Strictly speaking, the answer we found through belief propagation is still local optima, just with theoretical guarantees of higher quality. The visual quality of answer, however, turns out to meet most people's need in many cases. BP is certainly not the only way we can solve MRF problems. In the recent years, a lot of new solvers were proposed, including graph cut and tree-reweighted message passing. They all provide solutions with even higher quality in more efficient ways. The remaining problem would be to find a really suitable energy for your problem, which is, after all, the fundamental diffculty in the algorithm design.

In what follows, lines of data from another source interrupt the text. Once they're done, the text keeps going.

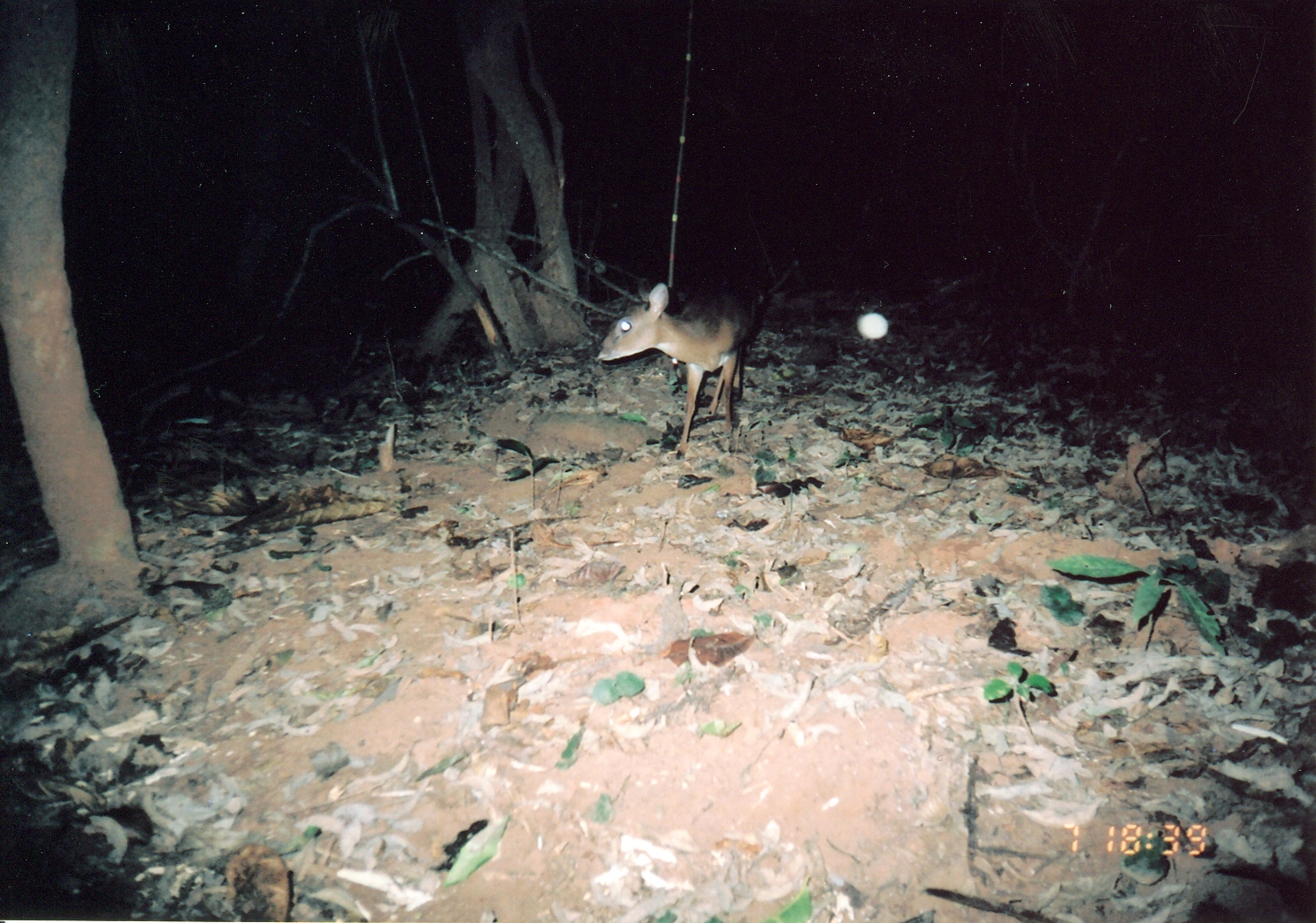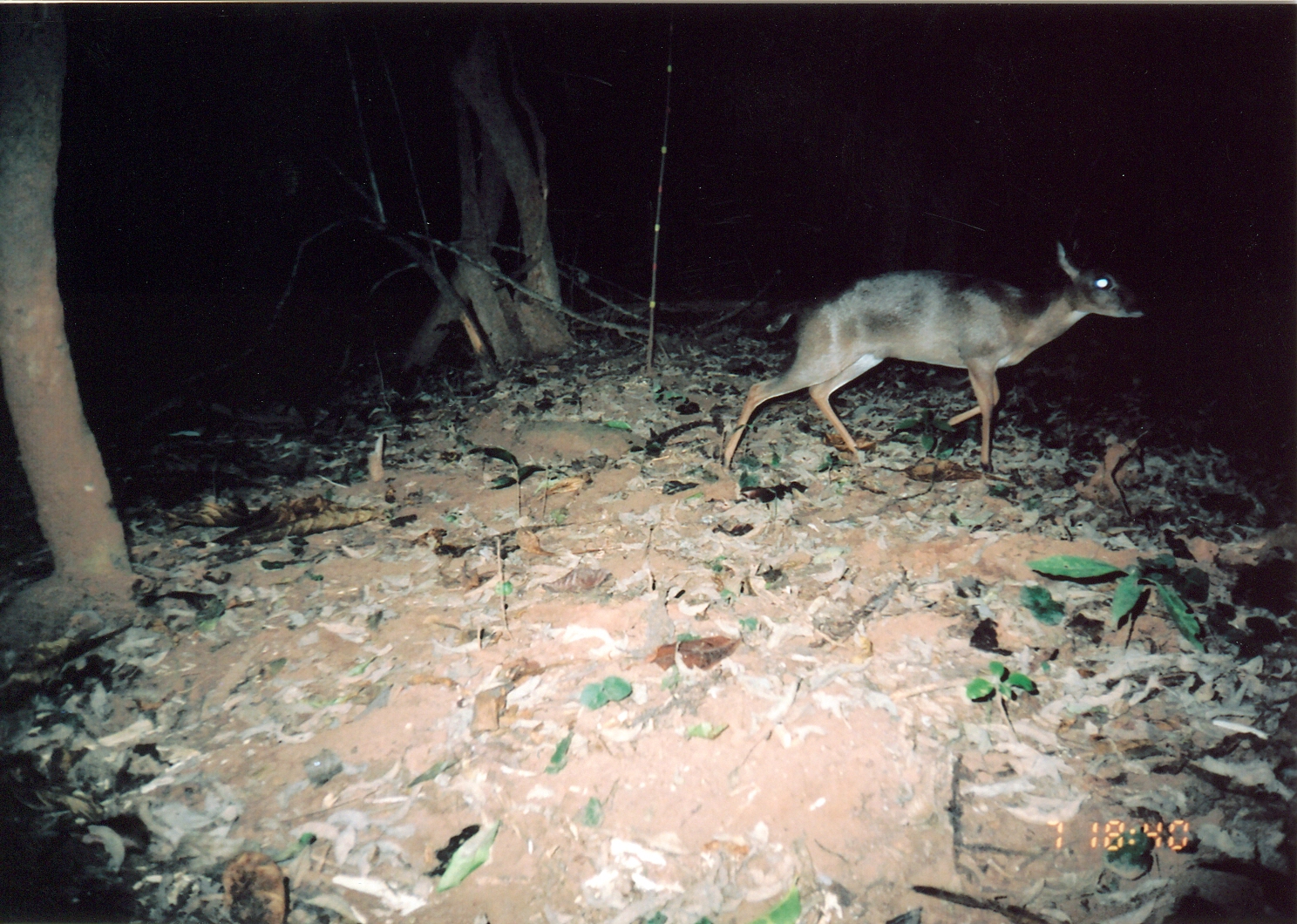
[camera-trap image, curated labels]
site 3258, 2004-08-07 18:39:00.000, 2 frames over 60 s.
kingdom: Animalia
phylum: Chordata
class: Mammalia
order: Artiodactyla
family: Bovidae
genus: Nesotragus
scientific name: Nesotragus moschatus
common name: suni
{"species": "Nesotragus moschatus (suni)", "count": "1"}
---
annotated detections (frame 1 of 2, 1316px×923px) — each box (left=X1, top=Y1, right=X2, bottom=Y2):
nesotragus moschatus: (left=595, top=283, right=761, bottom=461)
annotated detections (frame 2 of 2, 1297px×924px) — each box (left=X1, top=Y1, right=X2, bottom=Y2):
nesotragus moschatus: (left=720, top=235, right=1151, bottom=486)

An introduction to graphical models

This paper introduces the basic ideas and the recent progress in graphical models. Graphical models have gained much and much more attention across the computer science society in this years, partly because they provides intuitive implementation of our thoughts on the algorithm's behaviour. Another important advantage of graphical models is that often a successful model on one problem could be implanted to many other problems as well, with a few problem specific modifications. This greatly saves the researchers' efforts.

 

Typically, graphical models consists of nodes, which represents random variables in a system, and edges, which stands for probabilistic relationship or casuality between nodes. Depends on the nature of problem, the structure of graph might contain loops, which result in fundamental difference when operating on the model. Inference and learning are the two most common operations on graphical models, where inference tries to solve problems by reasoning through the model, and learning to optimize the model given observations. Inference on loopy graphs is NP-hard. Thus, approximate inference methods is essential in many applications.

 

Famous algorithms and instances about graphical models includes MRF, HMM, EM, MCMC etc.. In fact, a brief survey of many fields in computer science would show that most of them are flooded with graphical models. For example, the recent progress of computer vision is heavily based on the success of bayesian inference and MRF. I am optimistic to see a further popularization of graphical models in the future.